Hace unos meses asistí al 1er Foro Internacional de Inversión y Nearshoring de la República Dominicana organizado por Promérica, enfocado en oportunidades industriales y zonas francas en nuestro pais. Participaron actores regionales de primer nivel, incluyendo representantes de CBRE, Cushman & Wakefield, Colliers y Newmark, con amplia experiencia en mercados globales, pero basados en Costa Rica.
La conclusión de todos ellos para el sector público y privado dominicano que asistió fue contundente y vale la pena decirla sin rodeos:
No basta con tener buenos desarrolladores, capital disponible, terrenos bien ubicados y terminaciones clase A, y obtener unos retornos envidiables.
No basta con estar en el ombligo del continente americano. Con tener los mejores puertos, aeropuertos, autopistas.
Todo eso es necesario, pero no suficiente.

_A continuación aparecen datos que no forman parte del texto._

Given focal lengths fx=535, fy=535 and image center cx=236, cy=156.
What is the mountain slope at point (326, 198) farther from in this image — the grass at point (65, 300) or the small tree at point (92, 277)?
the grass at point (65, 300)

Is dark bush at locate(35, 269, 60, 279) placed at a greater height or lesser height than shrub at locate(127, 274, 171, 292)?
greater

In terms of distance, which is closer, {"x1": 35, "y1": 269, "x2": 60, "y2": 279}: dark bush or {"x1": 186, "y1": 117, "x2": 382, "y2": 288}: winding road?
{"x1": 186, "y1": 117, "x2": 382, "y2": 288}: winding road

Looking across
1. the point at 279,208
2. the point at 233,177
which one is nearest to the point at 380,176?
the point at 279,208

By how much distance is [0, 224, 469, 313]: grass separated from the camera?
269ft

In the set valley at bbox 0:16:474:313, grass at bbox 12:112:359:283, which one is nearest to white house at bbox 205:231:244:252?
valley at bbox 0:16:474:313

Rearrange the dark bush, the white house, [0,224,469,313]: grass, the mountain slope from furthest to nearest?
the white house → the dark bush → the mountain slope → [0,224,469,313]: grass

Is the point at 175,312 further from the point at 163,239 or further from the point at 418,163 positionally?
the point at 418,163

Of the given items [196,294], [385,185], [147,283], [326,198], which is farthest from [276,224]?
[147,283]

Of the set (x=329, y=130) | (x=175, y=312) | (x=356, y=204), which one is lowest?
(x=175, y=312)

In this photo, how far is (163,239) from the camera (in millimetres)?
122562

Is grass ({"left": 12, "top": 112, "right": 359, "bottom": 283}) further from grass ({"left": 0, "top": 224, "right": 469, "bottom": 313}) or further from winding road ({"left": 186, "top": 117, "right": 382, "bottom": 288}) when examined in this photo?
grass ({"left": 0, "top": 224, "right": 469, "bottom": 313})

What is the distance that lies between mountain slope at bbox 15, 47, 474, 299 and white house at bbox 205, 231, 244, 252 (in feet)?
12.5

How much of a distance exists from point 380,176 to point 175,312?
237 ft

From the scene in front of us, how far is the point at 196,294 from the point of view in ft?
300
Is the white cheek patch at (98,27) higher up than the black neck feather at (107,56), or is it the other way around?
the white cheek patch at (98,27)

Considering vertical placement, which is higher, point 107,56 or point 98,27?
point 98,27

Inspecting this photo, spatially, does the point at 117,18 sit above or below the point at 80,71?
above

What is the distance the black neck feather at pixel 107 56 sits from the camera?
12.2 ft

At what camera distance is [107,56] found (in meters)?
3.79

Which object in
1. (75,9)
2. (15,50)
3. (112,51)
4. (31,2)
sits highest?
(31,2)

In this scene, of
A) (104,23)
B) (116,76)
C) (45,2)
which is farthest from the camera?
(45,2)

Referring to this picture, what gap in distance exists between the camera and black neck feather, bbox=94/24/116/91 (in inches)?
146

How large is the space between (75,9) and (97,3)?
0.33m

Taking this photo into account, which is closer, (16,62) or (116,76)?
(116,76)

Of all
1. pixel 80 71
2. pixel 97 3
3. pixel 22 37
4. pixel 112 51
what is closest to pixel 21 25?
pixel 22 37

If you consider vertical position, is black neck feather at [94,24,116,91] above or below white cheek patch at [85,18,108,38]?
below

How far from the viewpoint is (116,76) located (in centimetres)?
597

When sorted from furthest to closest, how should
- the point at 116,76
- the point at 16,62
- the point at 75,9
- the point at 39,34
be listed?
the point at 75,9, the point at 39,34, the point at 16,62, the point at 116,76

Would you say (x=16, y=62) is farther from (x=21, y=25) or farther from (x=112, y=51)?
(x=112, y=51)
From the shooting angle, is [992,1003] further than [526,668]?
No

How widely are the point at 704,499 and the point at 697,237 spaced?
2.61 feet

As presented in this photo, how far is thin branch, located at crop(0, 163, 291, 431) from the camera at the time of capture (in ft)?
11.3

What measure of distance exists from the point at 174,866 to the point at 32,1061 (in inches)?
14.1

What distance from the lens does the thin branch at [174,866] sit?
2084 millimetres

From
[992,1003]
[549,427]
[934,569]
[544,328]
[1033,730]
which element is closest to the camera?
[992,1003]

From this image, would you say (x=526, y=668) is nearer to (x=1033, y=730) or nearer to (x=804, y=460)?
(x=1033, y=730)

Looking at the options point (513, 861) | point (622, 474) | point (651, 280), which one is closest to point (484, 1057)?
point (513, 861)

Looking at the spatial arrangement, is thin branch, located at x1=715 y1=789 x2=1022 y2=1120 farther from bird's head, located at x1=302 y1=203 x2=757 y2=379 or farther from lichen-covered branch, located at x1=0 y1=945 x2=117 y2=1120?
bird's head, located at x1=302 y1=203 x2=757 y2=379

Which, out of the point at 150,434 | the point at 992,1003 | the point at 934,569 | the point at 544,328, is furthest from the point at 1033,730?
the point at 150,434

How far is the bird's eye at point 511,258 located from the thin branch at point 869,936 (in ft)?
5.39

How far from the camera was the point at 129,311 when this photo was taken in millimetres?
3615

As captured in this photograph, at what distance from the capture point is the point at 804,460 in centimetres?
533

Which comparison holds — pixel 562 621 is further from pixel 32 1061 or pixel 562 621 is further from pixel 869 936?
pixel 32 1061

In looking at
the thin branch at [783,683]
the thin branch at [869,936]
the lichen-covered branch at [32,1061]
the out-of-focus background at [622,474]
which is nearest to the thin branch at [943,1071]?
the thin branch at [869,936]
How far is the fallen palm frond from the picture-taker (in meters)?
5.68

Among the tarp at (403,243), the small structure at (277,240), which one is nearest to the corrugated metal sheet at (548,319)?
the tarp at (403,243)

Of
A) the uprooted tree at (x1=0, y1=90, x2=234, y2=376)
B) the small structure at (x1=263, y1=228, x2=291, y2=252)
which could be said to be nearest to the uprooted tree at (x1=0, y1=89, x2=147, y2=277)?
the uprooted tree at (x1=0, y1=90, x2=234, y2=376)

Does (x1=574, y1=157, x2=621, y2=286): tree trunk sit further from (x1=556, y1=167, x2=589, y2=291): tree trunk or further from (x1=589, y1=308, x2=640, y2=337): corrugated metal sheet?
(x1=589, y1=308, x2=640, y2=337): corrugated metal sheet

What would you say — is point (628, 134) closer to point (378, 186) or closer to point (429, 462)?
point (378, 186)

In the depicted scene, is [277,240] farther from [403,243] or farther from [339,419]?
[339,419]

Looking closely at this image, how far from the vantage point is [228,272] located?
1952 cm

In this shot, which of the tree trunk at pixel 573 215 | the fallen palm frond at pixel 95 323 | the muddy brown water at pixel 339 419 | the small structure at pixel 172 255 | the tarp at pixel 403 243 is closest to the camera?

El activo más importante ya no es el edificio.
No importa si hablamos de manufactura avanzada, ciencias de la vida, electrónica, BPOs, o data centers.
En todos los casos, el activo más valioso de estas empresas hoy es el colaborador.
República Dominicana tiene una base sólida de talento en sectores como el textil, tabacalero, manufactura tradicional y servicios. Pero si queremos subir de liga —como lo hizo Costa Rica — necesitamos elevar el nivel educativo y técnico del capital humano, desde roles operativos hasta ingenieros y mandos medios.
Las multinacionales ya no preguntan solo:
• ¿Hay incentivos fiscales?
• ¿Hay naves disponibles?• ¿Cuáles son las condiciones de alquiler? ¿Qué altura tiene la nave?
Preguntan:
• ¿Hay talento capacitado?
• ¿Cuánto me cuesta entrenarlo?
• ¿Qué tan rápido puedo escalar mi operación en el corto, mediano y largo palzo?
Si una empresa tiene que formar desde cero a todo su equipo, el reto se multiplica. Y muchas veces, eso define el país que eligen.
Sostenibilidad: el tema que ya no se puede ignorar.
No como discurso, sino como práctica real:
• Diseño inteligente
• Eficiencia energética
• Operación responsable
• Estándares internacionales
Las empresas globales no preguntan si un proyecto es sostenible. Preguntan cómo lo es.
El futuro se construye en paralelo.
El desarrollo inmobiliario industrial y la formación del talento humano tienen que avanzar juntos. Uno sin el otro no funciona. Es una relación biunívoca.
Podemos tener naves de primer nivel, pero sin personas capacitadas no atraeremos las operaciones que realmente transforman un país.
El futuro industrial no se construye solo con concreto y capital. Se construye con personas, visión y educación.